(P110) Clinical effectiveness, sustainability and quality of a large, decentralised molecular point-of-care testing network for STIs in regional and remote primary care clinics in Australia
Senior Lecturer Kirby Institute, UNSW Sydney, Australia Kensington, New South Wales, Australia
Background: Following a world-first cluster-randomised controlled trial, molecular point-of-care testing (POCT) for detection of chlamydia (CT)/gonorrhoea (NG) (and later trichomoniasis, TV) was scaled-up to regional and remote primary health clinics across Australia from 2016-2022 (31 clinics by 2019; 58 by 2022). Clinics could offer molecular POCT or laboratory testing or both over this period. We evaluated the clinical effectiveness, sustainability, and quality of POCT.
Methods: Using routinely collected clinic and programmatic testing data, we (i) measured trends in monthly POCT; ii) compared the proportions of patients with positive test results treated in < 2, < 7 and < 120 days by test type (POCT vs laboratory), using risk ratios (adjusted for clinic and patient characteristics, aRR); and (iii) calculated the concordance of POCT with laboratory testing.
Results: From January 2016 to December 2022, 39463 POCT were performed (31024 CT/NG; 8439 TV). Among clinics contributing data in the first 4 years, the median number of POCTs per month was 408 (IQR:294-538) with an increasing trend over time (10.52 tests per month, p< 0.001). Of 3217 positive CT/NG tests, a greater proportion of patients received timely treatment following a POCT compared with a laboratory test ( < 2 days: 61% vs 31% [aRR 1.97]; < 7 days: 64% vs 43% [aRR 2.06]; < 120 days: 80% vs 73% [aRR 1.10]), representing 91330 infective days averted (2839 days per 100 positive tests).
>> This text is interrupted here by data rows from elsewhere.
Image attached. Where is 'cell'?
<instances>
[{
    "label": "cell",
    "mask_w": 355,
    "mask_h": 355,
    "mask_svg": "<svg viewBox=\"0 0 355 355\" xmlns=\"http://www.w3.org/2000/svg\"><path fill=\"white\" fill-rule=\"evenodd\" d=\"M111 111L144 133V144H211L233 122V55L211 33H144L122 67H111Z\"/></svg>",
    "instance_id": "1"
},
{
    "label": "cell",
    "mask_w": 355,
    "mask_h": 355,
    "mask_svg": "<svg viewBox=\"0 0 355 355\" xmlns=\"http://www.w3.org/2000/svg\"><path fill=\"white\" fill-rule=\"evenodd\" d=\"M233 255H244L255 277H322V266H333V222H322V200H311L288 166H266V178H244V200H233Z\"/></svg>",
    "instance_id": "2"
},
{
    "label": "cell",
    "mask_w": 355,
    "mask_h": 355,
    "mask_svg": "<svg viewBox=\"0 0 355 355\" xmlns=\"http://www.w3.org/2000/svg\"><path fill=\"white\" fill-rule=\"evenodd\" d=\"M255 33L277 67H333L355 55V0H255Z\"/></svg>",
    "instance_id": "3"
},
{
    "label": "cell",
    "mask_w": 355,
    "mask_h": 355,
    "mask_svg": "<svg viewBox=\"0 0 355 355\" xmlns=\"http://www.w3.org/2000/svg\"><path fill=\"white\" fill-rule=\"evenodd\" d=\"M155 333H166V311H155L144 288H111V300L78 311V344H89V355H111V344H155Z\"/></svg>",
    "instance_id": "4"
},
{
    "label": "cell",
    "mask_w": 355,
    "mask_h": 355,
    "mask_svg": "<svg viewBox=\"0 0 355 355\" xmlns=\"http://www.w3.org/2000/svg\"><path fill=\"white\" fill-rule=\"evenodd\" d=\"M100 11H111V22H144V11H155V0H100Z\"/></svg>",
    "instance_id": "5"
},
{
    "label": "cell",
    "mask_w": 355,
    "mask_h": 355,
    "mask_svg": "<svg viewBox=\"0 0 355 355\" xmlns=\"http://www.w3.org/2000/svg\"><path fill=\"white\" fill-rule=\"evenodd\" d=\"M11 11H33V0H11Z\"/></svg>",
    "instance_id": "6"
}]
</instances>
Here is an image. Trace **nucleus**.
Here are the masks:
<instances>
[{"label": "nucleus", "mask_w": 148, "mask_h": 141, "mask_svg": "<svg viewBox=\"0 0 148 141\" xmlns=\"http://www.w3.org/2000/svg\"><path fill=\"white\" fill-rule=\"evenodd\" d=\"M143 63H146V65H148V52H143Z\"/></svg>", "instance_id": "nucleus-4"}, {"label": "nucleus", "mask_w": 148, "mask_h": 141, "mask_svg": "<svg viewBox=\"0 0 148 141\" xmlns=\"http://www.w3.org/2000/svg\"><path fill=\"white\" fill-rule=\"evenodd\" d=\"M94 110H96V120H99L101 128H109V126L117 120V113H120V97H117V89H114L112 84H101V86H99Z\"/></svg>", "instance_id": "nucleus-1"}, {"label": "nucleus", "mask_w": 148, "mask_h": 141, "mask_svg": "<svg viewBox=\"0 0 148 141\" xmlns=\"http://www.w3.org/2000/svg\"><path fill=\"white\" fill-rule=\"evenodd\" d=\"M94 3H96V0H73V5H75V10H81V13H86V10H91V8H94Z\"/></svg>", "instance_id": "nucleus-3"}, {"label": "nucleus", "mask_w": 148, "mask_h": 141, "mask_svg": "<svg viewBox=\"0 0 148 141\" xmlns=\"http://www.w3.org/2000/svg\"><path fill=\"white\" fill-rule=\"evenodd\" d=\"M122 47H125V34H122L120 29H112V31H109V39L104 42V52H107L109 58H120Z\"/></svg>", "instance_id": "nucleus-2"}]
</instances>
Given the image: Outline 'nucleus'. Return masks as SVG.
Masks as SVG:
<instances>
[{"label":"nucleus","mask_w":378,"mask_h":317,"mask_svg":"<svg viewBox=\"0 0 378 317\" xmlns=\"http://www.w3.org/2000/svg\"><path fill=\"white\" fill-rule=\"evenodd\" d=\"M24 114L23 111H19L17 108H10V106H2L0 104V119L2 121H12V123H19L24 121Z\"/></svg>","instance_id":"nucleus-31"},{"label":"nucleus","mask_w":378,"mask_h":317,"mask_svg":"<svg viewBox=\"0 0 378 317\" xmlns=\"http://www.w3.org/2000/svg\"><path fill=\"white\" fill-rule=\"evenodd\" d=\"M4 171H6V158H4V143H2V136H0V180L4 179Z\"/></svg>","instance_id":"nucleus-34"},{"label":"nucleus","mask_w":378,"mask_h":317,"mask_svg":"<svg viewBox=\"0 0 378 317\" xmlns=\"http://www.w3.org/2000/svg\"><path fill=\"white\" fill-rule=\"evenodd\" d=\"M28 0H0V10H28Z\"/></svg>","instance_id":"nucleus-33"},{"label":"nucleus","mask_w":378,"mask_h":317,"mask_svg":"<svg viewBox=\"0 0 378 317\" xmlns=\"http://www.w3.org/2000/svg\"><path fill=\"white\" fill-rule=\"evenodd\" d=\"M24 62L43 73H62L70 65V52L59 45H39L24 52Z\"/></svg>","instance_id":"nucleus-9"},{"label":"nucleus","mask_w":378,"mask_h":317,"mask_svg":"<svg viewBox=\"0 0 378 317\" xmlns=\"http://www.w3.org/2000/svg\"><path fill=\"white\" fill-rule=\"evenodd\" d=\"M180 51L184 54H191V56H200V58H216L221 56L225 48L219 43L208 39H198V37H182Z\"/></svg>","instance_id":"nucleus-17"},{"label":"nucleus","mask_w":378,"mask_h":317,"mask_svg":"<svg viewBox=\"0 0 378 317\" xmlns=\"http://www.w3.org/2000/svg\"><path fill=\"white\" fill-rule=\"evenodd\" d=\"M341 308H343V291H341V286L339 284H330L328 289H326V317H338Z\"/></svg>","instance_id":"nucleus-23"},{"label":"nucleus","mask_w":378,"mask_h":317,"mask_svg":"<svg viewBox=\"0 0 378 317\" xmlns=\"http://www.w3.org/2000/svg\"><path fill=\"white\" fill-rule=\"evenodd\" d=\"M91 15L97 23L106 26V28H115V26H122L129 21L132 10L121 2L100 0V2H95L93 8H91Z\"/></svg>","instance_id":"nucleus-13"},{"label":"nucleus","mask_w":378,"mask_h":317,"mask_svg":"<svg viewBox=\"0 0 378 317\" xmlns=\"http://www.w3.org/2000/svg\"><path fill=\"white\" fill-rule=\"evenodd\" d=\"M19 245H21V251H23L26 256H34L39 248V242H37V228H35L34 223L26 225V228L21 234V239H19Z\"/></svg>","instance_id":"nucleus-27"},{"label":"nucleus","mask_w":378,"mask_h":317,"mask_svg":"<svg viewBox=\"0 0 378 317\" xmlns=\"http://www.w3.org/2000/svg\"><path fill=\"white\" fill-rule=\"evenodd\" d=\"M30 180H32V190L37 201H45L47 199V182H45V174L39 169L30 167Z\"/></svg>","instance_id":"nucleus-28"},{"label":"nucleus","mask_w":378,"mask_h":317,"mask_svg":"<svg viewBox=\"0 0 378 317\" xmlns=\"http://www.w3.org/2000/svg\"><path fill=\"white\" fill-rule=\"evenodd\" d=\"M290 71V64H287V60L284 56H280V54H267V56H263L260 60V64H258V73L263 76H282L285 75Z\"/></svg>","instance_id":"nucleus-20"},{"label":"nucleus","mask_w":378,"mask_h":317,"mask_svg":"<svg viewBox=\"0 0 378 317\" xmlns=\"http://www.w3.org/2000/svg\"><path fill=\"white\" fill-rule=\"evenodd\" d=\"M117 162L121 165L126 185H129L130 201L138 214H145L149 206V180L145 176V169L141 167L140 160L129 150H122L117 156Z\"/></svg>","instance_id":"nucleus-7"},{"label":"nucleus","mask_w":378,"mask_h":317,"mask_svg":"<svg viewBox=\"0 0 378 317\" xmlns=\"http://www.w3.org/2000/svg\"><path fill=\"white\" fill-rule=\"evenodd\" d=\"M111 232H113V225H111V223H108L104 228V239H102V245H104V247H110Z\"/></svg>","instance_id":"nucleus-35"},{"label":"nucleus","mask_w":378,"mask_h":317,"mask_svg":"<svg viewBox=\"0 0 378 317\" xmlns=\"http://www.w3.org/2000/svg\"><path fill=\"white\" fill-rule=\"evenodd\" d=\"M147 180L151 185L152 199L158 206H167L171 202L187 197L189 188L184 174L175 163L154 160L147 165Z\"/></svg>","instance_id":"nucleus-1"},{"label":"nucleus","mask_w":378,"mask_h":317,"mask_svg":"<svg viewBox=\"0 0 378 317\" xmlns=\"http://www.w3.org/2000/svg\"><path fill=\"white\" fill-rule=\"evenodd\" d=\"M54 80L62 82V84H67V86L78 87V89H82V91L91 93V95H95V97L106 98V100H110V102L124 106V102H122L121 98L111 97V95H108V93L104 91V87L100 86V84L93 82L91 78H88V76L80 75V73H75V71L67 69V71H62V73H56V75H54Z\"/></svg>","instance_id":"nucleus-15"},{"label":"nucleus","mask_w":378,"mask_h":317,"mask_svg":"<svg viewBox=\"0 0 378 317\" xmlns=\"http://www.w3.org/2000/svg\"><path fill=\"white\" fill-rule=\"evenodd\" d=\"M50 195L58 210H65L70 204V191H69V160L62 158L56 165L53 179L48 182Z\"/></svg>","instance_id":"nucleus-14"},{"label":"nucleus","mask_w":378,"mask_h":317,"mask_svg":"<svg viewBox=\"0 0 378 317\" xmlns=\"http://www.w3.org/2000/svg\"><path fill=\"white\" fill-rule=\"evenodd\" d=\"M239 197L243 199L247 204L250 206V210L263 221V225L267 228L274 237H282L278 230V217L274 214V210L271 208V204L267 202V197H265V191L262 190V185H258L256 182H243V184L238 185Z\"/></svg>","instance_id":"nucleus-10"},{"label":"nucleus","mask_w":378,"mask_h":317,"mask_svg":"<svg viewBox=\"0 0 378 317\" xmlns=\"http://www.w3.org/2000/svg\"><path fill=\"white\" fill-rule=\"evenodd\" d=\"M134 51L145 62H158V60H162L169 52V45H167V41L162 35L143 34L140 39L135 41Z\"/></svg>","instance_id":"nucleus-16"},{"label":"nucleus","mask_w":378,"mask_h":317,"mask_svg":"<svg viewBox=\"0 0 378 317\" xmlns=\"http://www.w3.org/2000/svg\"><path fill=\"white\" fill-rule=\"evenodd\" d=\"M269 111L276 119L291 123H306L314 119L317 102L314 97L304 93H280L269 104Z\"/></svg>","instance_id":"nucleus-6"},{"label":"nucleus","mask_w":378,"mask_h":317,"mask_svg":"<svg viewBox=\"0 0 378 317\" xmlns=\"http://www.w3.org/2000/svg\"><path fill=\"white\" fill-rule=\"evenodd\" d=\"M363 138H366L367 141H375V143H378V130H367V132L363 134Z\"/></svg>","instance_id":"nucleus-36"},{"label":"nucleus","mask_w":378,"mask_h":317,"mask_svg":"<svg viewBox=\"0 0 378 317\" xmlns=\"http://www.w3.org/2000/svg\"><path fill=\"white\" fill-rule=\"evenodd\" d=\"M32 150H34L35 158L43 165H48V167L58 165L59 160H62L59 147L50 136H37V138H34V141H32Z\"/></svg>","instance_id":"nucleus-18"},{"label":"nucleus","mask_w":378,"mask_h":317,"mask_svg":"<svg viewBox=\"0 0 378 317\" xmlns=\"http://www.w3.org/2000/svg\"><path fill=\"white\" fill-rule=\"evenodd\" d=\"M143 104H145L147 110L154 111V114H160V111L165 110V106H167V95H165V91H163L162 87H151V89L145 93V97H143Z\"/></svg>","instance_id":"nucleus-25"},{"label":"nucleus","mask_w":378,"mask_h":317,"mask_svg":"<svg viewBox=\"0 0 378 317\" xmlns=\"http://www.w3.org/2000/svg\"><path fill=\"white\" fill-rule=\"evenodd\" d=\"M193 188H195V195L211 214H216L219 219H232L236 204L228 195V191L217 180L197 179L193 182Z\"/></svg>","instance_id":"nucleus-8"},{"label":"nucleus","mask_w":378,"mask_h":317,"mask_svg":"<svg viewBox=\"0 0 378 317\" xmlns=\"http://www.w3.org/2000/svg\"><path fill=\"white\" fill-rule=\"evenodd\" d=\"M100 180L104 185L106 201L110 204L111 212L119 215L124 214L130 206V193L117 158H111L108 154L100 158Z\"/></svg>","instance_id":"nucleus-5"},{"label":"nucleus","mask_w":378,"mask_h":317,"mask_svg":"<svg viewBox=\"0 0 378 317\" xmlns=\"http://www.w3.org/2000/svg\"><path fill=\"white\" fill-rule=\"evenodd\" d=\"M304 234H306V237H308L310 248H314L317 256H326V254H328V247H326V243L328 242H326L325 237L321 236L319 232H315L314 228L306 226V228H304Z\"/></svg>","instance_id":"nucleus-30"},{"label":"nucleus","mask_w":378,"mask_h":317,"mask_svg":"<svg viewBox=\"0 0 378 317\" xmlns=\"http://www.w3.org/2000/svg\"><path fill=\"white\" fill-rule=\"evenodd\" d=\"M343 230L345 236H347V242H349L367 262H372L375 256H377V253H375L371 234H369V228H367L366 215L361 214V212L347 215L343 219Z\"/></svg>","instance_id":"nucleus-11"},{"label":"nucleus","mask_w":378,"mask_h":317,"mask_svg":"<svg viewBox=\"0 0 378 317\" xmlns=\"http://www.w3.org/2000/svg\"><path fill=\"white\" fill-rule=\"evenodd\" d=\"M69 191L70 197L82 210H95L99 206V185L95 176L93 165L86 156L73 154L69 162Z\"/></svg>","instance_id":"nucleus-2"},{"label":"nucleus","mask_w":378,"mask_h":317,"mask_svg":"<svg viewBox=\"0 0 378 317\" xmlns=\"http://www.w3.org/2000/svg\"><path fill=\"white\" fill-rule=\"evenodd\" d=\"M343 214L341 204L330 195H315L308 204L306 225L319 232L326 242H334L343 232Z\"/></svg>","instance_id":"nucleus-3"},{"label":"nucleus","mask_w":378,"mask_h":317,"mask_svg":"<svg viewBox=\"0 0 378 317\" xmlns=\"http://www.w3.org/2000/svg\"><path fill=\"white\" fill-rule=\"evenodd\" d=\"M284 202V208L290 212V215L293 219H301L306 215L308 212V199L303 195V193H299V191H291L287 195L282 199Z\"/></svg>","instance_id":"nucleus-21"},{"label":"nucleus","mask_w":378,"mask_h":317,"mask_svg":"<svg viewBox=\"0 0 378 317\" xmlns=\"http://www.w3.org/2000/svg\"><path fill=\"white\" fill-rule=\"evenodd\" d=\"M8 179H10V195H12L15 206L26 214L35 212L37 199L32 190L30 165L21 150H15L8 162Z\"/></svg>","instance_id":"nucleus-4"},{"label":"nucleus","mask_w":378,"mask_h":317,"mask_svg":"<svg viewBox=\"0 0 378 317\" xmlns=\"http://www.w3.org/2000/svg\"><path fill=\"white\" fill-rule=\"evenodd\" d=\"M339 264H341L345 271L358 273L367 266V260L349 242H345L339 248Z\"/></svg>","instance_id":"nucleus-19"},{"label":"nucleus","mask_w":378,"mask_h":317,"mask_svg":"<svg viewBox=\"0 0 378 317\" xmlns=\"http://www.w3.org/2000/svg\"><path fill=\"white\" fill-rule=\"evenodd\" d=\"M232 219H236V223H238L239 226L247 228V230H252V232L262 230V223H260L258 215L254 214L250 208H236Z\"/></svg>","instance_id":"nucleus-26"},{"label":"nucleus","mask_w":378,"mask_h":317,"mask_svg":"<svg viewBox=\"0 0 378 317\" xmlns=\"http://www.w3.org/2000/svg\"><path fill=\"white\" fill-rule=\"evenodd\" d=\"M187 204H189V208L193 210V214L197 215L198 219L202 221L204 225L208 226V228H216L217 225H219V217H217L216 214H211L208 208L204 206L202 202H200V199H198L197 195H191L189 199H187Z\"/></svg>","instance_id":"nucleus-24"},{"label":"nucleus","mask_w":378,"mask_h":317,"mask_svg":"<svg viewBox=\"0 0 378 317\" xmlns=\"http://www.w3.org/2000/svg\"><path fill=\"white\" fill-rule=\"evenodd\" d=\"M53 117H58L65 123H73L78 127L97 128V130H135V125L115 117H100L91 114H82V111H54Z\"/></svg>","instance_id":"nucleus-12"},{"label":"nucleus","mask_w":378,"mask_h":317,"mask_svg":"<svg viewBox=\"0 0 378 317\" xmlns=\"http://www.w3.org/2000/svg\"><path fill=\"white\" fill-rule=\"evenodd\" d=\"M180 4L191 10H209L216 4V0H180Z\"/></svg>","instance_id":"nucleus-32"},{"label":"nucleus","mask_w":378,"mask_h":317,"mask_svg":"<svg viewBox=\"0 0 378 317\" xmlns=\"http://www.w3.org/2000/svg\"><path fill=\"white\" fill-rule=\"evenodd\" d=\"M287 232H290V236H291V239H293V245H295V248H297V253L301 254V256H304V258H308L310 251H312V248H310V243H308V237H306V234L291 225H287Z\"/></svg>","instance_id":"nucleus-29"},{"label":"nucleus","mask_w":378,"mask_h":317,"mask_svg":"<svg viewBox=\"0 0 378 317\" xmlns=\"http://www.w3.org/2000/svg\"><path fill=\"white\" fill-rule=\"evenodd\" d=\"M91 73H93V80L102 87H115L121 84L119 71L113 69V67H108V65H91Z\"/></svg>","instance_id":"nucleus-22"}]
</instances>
Differences were greater for the 1155 positive TV tests ( < 2 days: 32% vs 10% [aRR 3.2]; < 7 days: 45% vs 20% [aRR 2.25]; < 120 days: 65% vs 73% [aRR 1.2]), representing 34245 infective days averted (2965 per 100 positive tests). Of 4111 CT/NG and 2371 TV POCT with parallel laboratory tests, result concordance was 99.0% for CT, 99.3% for NG and 98.9% for TV.
Findings: Molecular POCT for STIs was scaled-up and sustained in primary care as part of a routinely implemented program with clinical effectiveness similar to that observed under trial conditions. In addition to the individual health benefits associated with earlier treatment, the reductions in number of infective days could contribute to a lower reproductive number and reduced transmissions in the community.